Problem statement: Determine how many lines in the rows below contain the string "parked", and reply with that number alone.

[start]

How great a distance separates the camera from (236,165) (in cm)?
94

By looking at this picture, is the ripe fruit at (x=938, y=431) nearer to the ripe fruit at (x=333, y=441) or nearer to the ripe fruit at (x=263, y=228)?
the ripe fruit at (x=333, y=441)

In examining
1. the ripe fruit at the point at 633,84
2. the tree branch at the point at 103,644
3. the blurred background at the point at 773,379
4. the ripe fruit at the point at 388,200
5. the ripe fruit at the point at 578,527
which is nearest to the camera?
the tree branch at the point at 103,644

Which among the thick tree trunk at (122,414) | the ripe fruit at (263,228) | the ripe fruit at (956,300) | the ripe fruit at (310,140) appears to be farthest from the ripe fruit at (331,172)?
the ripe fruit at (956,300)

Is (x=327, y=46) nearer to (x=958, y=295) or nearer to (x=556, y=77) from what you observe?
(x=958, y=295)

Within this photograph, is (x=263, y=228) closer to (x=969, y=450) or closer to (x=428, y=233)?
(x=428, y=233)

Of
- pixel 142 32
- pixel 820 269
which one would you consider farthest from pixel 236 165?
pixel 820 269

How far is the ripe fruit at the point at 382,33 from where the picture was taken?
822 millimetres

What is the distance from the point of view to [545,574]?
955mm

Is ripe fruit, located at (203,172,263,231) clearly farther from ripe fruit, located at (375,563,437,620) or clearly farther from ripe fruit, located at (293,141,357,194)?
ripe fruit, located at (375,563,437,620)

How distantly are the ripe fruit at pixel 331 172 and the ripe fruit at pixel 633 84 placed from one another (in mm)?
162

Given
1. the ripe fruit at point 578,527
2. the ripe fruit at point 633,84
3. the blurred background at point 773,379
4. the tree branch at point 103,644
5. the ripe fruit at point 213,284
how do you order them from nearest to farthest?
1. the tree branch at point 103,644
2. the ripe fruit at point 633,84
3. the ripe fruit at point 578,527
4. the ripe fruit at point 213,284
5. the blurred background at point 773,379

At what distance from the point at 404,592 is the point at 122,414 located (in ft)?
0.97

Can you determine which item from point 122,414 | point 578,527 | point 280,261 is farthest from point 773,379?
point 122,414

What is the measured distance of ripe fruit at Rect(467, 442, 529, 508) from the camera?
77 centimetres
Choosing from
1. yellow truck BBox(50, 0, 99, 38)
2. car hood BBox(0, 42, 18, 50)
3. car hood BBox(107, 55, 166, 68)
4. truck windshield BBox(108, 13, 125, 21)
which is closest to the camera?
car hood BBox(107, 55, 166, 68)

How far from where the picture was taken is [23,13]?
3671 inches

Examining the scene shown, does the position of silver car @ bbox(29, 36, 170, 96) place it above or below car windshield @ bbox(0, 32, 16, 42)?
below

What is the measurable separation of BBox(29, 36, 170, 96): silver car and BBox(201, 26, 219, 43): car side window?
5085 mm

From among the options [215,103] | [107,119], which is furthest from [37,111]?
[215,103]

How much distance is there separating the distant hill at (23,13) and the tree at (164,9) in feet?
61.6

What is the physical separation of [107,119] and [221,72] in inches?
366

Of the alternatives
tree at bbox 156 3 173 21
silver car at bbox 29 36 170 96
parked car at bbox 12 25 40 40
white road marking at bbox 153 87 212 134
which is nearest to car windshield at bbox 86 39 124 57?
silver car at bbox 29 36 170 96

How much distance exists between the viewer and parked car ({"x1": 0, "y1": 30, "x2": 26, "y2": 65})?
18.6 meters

[end]
[start]

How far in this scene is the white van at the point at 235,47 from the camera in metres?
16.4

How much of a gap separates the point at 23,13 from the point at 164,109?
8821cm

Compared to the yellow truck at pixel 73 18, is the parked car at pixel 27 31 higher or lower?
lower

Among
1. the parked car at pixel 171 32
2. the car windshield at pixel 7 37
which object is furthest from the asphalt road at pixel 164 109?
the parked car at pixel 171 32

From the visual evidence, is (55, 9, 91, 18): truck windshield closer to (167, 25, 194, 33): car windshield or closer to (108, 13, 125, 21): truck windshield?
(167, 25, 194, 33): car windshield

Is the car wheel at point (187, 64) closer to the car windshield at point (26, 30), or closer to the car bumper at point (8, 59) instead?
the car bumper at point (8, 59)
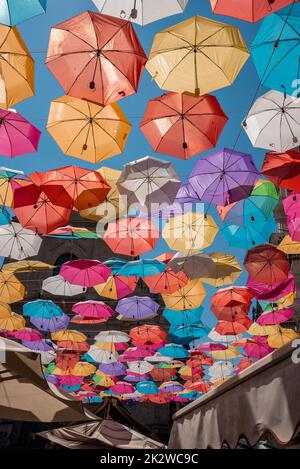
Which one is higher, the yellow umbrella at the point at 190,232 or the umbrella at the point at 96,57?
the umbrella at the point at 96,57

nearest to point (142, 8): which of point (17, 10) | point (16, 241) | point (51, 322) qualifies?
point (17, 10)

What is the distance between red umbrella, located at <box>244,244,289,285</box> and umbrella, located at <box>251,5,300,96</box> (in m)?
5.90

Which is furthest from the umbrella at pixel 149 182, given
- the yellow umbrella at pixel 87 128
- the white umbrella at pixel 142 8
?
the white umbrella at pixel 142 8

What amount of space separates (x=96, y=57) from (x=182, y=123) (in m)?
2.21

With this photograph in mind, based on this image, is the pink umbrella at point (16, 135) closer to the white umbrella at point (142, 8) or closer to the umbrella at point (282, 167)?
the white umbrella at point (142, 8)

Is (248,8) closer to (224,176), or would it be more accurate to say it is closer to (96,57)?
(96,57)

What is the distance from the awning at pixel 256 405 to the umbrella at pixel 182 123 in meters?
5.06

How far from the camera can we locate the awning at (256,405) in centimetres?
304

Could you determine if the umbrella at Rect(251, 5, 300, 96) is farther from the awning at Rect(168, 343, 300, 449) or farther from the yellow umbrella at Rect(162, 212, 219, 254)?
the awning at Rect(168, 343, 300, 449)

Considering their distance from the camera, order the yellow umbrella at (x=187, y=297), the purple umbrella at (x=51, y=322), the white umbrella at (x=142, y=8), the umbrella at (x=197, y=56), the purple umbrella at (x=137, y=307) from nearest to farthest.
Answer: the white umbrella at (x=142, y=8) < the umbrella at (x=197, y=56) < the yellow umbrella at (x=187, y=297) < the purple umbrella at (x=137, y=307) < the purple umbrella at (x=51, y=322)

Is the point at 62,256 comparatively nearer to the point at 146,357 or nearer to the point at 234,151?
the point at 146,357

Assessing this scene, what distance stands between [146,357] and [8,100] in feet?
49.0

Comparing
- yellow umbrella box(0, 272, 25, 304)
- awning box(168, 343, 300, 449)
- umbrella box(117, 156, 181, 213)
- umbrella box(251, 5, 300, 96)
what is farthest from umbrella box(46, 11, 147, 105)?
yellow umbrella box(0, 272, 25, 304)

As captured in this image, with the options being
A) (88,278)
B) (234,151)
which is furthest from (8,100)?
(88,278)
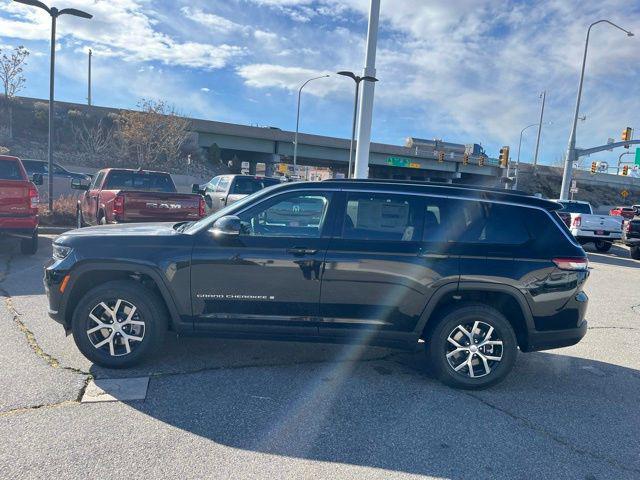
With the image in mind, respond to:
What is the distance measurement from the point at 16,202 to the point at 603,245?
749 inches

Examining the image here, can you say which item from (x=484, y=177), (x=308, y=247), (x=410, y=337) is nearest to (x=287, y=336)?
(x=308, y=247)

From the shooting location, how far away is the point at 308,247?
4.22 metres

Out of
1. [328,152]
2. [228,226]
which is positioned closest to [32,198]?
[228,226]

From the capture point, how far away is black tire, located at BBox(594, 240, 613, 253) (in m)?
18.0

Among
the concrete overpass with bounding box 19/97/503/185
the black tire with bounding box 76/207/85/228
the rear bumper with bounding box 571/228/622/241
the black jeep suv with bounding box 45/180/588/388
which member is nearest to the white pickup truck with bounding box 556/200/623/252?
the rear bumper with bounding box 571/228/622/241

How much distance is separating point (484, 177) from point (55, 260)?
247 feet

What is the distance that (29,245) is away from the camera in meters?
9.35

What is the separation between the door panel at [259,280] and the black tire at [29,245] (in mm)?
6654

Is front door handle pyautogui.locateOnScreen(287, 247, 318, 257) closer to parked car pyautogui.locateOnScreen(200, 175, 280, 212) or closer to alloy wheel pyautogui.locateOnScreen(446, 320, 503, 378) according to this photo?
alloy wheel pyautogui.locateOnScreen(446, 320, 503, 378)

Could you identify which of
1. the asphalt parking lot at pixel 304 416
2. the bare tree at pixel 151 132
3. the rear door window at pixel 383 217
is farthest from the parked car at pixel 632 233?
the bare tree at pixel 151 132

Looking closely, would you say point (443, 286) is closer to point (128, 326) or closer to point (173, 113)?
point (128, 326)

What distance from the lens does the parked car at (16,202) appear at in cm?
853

[end]
[start]

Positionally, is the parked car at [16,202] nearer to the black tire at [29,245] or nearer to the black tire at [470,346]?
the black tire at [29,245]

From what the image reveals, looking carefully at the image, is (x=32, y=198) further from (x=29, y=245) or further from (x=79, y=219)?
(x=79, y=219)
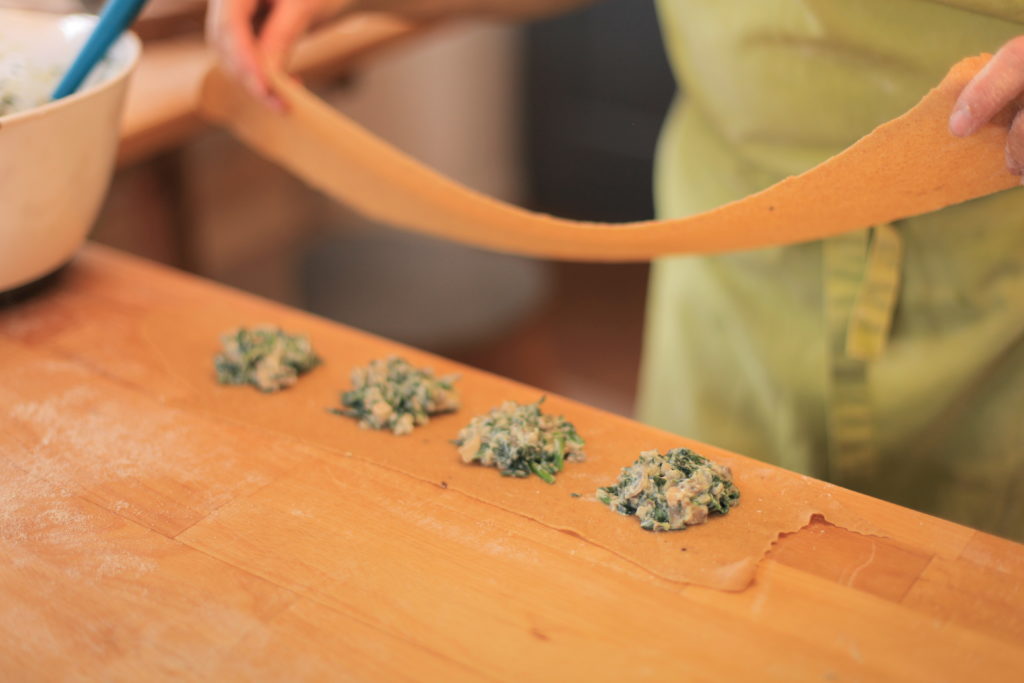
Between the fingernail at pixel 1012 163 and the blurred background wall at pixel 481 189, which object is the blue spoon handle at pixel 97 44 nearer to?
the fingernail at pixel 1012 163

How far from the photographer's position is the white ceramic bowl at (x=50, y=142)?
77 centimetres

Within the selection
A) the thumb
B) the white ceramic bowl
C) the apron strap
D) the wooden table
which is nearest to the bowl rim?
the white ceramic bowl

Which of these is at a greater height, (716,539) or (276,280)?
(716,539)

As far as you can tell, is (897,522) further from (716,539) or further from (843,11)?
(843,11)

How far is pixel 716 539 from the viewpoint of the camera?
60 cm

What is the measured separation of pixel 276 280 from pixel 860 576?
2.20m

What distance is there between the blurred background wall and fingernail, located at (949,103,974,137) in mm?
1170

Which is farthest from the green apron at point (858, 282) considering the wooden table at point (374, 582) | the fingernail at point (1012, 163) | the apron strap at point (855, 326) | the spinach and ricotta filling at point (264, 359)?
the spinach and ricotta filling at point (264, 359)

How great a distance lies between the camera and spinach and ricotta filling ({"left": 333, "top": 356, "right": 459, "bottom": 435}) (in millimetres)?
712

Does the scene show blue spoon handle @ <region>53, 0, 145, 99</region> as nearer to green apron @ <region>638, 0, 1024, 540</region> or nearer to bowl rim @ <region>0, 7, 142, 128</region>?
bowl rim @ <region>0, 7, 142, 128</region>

[end]

Exercise solution: 9